Some members, such as House Foreign Affairs Committee Chairman Dante B. Fascell (D-Fla.), complained that Reagan's meeting with congressional leaders three hours before the strike did not meet requirements of the War Powers Resolution for advance consultations before U.S. troops are introduced into hostile situations.
Others, such as House Speaker Thomas P. (Tip) O'Neill Jr. (D-Mass.), said the consultations were adequate.
Senate Foreign Relations Committee Chairman Richard G. Lugar (R-Ind.) said the question was "arguable."
Broad agreement emerged across party and ideological lines that procedures for consultations should be expanded, refined and possibly formalized to assure a congressional role while there are still policy choices to be made.
"Congress must get more information in advance and be able to examine options before they are set," said Sam Nunn (Ga.), ranking Democrat on the Senate Armed Services Committee.
"We really ought to have some vehicle where we could talk about getting into the mix so we're not left out in the cold," Michel said.
Fascell suggested affirmative action by Congress to authorize presidential initiatives, as was done in the case of Vietnam and Lebanon.
"If we are going to have a series of continuing military strikes . . . then we need to look at some more formal process than is called for under the war powers act for Congress," he said.

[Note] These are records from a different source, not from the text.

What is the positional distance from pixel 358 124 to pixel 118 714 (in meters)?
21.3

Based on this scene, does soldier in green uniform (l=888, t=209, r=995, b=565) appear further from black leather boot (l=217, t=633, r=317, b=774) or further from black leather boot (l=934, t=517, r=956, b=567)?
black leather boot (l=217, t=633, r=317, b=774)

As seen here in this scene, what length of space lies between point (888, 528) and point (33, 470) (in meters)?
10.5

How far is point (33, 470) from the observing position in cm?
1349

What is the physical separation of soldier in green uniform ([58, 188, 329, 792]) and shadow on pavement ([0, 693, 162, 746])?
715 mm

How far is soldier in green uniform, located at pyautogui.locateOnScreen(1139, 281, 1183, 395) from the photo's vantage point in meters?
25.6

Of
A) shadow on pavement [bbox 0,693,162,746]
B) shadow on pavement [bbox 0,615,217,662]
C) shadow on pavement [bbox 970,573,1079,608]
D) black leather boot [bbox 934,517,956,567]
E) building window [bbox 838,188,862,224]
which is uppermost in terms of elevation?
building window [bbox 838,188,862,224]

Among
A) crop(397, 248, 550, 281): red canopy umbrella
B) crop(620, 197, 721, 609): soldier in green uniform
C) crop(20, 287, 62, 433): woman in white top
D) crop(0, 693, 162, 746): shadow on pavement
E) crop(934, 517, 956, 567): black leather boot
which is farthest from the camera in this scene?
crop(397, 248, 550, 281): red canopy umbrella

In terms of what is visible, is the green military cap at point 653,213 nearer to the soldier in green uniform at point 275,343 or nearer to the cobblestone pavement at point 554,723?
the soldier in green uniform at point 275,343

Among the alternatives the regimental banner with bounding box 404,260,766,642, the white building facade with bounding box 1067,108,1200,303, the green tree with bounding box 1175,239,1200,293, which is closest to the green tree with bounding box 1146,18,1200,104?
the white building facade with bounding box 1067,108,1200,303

But pressure was also building for ways to free the president of some constraints of the war powers act in fighting terrorism, especially those that set deadlines for troop deployment.
Dole and several House Republicans are working on legislation that would give the president virtual free rein in responding to specific terrorist attacks or plots.
In connection with this legislation, improved consultative procedures might be considered, Dole said after a closed meeting yesterday between senators and top administration officials on the Libyan crisis.
Some members also questioned how deeply Congress should become involved or wants to get involved.
"This is an area that legitimately belongs to the commander-in-chief . . . . The president can be held accountable and Congress cannot," said House Republican Policy Committee Chairman Dick Cheney (R-Wyo.), White House chief of staff under President Gerald R. Ford.
"If it gets nasty, a lot of my colleagues will run for the hills," he added.
Rep. Jim Leach (Iowa), a moderate GOP leader, argued that Congress has a role to play but agreed with Cheney on one point.
"Not only has the president reduced Congress to Monday morning quarterbacking, but deep down the majority in Congress like that because that means not taking responsibility for decisions," he said.
Relatively few lawmakers criticized or even questioned the strike against Libya.
Among them were Sen. Lowell P. Weicker Jr. (R-Conn.), who said, "To emulate [Libyan leader Muammar] Qaddafi's policy of killing or injuring civilians undermines this nation's ideals."
Sen. Mark O. Hatfield (R-Ore.) likened the situation to a "a prairie fire which I think is out of control before it really began."
"If there is another act of terrorism, what will we do?" asked Senate Minority Leader Robert C. Byrd (D-W.Va.), saying he fears that retaliation may "strengthen Qaddafi, at least in the short term."